What the task asks:
Answer these questions from the abstract on shear tests of rock-like specimens below:
(a) Which two technologies were used to prepare the cast specimens?
(b) Under what loading condition was the direct shear testing carried out?
(c) What tool was used to analyze the location and sequence of the initiated cracks?

Quoted passage:
Experimental Study on Shear Mechanism of Rock-Like Material Containing a Single Non-Persistent Rough Joint

The geometrical and mechanical properties of non-persistent joints as well as the mechanical behavior of intact rock (rock bridges) are significantly effective in the shear strength of weakness planes containing non-persistent joints. Therefore, comprehensive knowledge of the shear mechanism of both joints and rock bridges is required to assess the shear strength of the planes. In this study, the shear behavior of specimens containing a single non-persistent rough joint is investigated. A novel procedure was used to prepare cast specimens embedding a non-persistent (disc-shaped) rough joint using 3D printing and casting technology, and the shear strength of the specimens was examined through an extensive direct shear testing program under constant normal load (CNL) condition. Three levels for three different variables of the joint roughness, rock bridge ratio, and normal stress were considered, and the effects of these factors on the shear behavior of prepared samples were tested. The experimental results show a clear influence of the three variables on the shear strength of the specimens. The results show that the normal stress applied to the jointed zone of weakness planes is considerable, and thus joint friction contribution should be taken into account during shear strength evaluation. Furthermore, the dilation mechanism of the specimens before and after failure was investigated through a digital image correlation analysis. Finally, a camcorder was used to analyze the location and sequence of the initiated cracks.

Information provided:
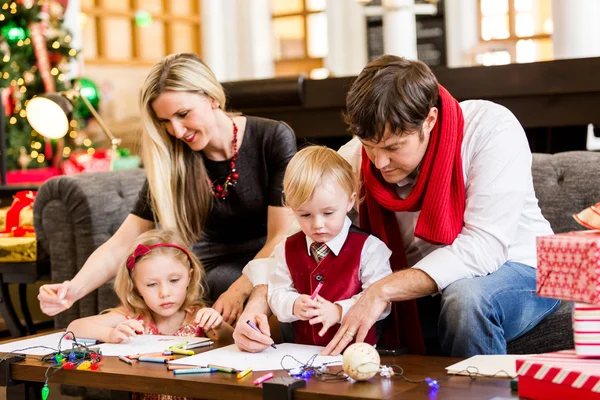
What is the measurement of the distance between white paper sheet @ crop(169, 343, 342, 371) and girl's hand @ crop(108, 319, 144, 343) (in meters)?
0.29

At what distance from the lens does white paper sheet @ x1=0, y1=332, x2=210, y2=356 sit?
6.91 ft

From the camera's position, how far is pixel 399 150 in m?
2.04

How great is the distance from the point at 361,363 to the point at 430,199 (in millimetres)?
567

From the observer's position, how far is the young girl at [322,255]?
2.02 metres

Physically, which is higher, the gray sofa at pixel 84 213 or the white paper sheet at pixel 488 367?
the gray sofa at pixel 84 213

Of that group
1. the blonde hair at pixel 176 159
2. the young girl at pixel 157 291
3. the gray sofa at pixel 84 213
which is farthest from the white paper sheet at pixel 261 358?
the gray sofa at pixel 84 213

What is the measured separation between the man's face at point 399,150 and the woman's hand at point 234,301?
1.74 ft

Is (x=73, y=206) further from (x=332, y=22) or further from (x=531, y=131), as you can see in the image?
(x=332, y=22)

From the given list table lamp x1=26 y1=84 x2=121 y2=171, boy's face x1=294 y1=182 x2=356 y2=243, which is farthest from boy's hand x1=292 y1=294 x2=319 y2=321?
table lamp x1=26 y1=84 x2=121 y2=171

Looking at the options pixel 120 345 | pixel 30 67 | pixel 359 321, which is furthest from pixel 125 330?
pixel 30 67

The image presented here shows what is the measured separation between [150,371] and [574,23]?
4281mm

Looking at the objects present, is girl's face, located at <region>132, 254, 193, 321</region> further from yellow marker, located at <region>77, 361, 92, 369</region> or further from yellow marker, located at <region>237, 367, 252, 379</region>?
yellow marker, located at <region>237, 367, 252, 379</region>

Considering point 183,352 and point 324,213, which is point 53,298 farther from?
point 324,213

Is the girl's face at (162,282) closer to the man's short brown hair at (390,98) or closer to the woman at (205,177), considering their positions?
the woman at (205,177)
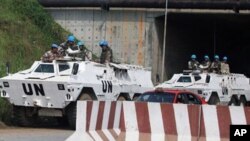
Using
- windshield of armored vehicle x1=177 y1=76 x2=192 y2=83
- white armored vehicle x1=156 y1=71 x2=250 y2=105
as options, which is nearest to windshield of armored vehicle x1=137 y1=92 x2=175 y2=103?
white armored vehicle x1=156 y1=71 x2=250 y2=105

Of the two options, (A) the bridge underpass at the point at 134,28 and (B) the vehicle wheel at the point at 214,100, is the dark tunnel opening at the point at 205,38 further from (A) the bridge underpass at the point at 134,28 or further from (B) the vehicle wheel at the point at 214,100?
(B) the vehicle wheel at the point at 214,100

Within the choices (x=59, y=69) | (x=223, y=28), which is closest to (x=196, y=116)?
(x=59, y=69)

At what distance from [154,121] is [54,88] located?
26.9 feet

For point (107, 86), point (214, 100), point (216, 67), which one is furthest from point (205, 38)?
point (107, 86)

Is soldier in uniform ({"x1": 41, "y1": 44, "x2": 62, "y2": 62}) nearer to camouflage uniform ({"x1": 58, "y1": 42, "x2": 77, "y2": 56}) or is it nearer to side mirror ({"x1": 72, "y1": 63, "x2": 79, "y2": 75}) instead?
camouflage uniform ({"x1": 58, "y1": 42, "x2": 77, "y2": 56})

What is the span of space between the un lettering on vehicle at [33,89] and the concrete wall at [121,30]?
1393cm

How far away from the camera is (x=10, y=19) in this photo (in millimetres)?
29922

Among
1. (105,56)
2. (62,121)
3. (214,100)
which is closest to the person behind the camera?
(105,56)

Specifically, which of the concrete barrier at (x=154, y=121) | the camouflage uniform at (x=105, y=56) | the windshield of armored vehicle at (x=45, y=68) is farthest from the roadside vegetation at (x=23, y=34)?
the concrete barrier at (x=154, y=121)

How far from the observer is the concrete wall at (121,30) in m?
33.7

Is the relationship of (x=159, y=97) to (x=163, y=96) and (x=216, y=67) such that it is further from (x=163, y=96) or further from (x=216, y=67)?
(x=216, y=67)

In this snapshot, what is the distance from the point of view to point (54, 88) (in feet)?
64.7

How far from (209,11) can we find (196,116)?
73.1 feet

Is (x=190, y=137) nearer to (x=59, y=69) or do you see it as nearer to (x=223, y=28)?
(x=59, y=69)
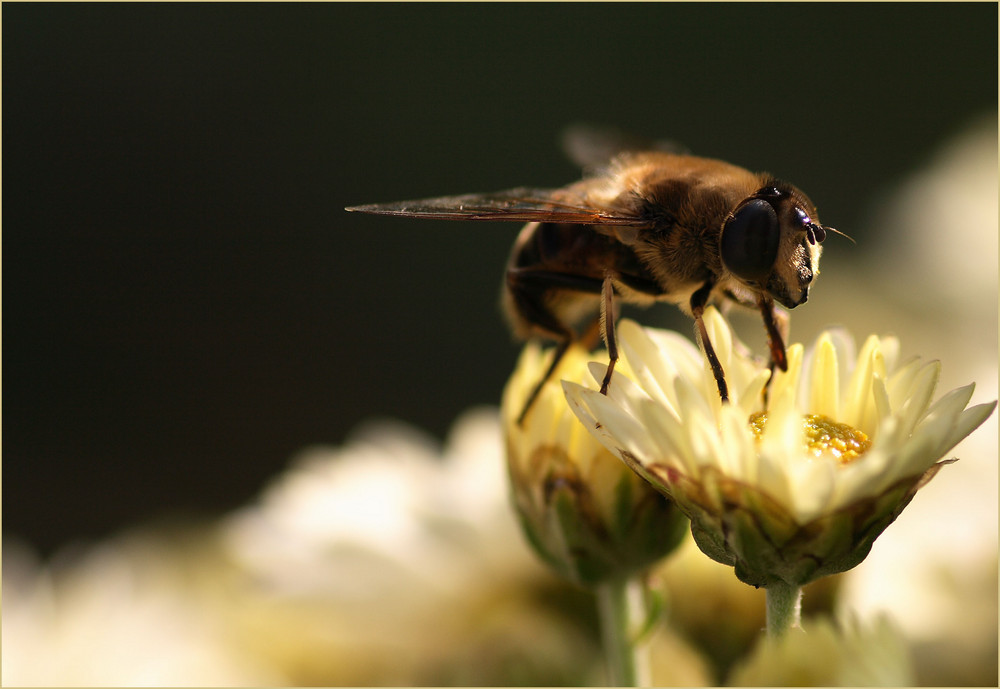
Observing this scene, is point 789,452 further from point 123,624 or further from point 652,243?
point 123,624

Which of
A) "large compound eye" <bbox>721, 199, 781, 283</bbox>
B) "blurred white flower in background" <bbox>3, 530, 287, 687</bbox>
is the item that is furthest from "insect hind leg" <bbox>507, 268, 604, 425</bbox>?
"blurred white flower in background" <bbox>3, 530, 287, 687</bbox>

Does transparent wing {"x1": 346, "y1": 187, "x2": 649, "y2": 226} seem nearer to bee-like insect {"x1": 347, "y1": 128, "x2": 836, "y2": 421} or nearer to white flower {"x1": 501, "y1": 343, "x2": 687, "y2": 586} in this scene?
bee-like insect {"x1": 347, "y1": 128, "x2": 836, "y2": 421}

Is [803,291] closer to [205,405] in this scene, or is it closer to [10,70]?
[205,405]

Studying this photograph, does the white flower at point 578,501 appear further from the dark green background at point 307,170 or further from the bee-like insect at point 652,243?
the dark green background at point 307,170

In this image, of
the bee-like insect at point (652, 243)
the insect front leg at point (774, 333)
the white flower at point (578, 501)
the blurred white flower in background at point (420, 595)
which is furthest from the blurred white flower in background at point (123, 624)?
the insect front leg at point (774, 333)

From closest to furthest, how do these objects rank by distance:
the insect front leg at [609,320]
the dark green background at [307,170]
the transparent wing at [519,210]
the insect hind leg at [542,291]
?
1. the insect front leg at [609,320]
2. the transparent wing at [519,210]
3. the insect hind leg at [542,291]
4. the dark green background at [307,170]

* * *

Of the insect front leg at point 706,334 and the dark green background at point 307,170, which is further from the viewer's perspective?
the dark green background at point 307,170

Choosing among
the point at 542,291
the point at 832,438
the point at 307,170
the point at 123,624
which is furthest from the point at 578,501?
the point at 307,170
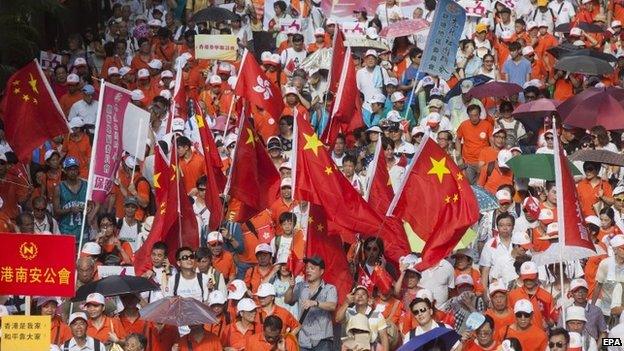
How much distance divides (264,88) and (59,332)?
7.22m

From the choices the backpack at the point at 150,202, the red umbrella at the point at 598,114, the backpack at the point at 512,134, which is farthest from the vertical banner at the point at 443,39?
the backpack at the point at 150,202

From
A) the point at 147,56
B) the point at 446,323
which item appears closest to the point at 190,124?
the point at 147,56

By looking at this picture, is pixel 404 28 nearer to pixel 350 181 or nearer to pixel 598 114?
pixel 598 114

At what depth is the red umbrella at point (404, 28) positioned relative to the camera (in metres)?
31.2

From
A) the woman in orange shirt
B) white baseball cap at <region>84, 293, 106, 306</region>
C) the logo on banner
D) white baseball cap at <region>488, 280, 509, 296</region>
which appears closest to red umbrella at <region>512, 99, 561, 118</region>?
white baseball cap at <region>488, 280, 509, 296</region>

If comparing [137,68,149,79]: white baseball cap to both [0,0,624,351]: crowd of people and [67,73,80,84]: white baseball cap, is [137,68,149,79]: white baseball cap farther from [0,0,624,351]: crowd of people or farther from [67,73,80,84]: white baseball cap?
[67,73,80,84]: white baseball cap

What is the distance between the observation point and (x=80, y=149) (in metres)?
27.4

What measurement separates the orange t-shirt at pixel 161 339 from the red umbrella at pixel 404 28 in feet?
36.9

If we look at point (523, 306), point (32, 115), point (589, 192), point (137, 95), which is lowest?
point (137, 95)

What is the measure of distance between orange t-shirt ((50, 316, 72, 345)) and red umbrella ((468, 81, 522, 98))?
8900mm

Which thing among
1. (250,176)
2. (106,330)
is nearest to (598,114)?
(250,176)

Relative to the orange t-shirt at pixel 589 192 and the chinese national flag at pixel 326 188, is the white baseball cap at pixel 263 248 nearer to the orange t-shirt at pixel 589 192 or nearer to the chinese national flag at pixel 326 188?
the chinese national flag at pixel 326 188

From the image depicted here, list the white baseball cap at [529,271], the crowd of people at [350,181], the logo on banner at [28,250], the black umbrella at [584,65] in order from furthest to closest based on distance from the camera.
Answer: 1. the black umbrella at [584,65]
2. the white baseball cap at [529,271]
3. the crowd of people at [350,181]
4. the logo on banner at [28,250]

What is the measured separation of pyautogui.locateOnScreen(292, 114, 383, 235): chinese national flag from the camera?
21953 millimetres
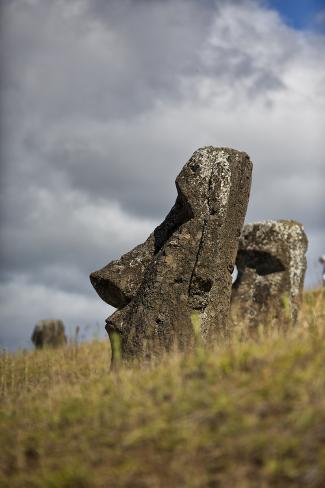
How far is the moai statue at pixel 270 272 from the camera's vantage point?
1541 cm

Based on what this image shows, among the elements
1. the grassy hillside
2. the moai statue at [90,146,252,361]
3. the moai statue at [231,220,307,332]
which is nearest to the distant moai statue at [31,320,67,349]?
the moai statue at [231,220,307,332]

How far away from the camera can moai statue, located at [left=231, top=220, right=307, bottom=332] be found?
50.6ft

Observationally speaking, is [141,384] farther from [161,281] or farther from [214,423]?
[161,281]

---

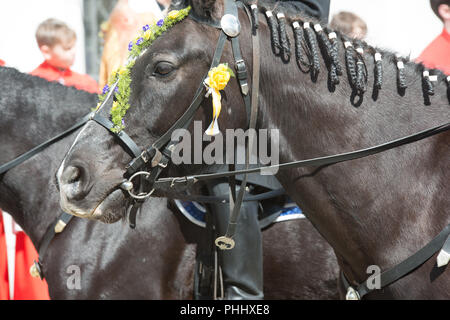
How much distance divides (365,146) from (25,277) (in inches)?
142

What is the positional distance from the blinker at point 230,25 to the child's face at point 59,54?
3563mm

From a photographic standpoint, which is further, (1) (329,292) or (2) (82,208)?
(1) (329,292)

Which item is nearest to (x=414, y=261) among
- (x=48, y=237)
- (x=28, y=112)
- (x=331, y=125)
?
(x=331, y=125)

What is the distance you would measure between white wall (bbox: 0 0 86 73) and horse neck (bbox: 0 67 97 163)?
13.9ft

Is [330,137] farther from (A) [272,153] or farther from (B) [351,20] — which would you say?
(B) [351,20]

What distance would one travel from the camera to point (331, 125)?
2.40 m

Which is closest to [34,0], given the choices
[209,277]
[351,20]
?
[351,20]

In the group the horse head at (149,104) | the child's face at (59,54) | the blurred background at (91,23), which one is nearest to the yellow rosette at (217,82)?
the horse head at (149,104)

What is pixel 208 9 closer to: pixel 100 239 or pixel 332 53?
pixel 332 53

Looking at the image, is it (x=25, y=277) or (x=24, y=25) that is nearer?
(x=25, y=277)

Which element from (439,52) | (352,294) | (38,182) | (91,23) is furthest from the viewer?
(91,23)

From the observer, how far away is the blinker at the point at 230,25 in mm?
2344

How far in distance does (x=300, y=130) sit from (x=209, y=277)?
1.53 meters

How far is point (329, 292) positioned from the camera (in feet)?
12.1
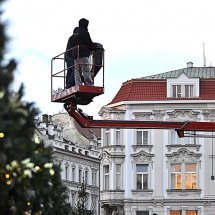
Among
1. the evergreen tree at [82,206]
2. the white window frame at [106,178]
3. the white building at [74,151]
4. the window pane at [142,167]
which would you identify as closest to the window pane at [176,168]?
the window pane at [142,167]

Written answer:
(a) 3D printing and casting technology
(b) Constant normal load (CNL)
(c) A camcorder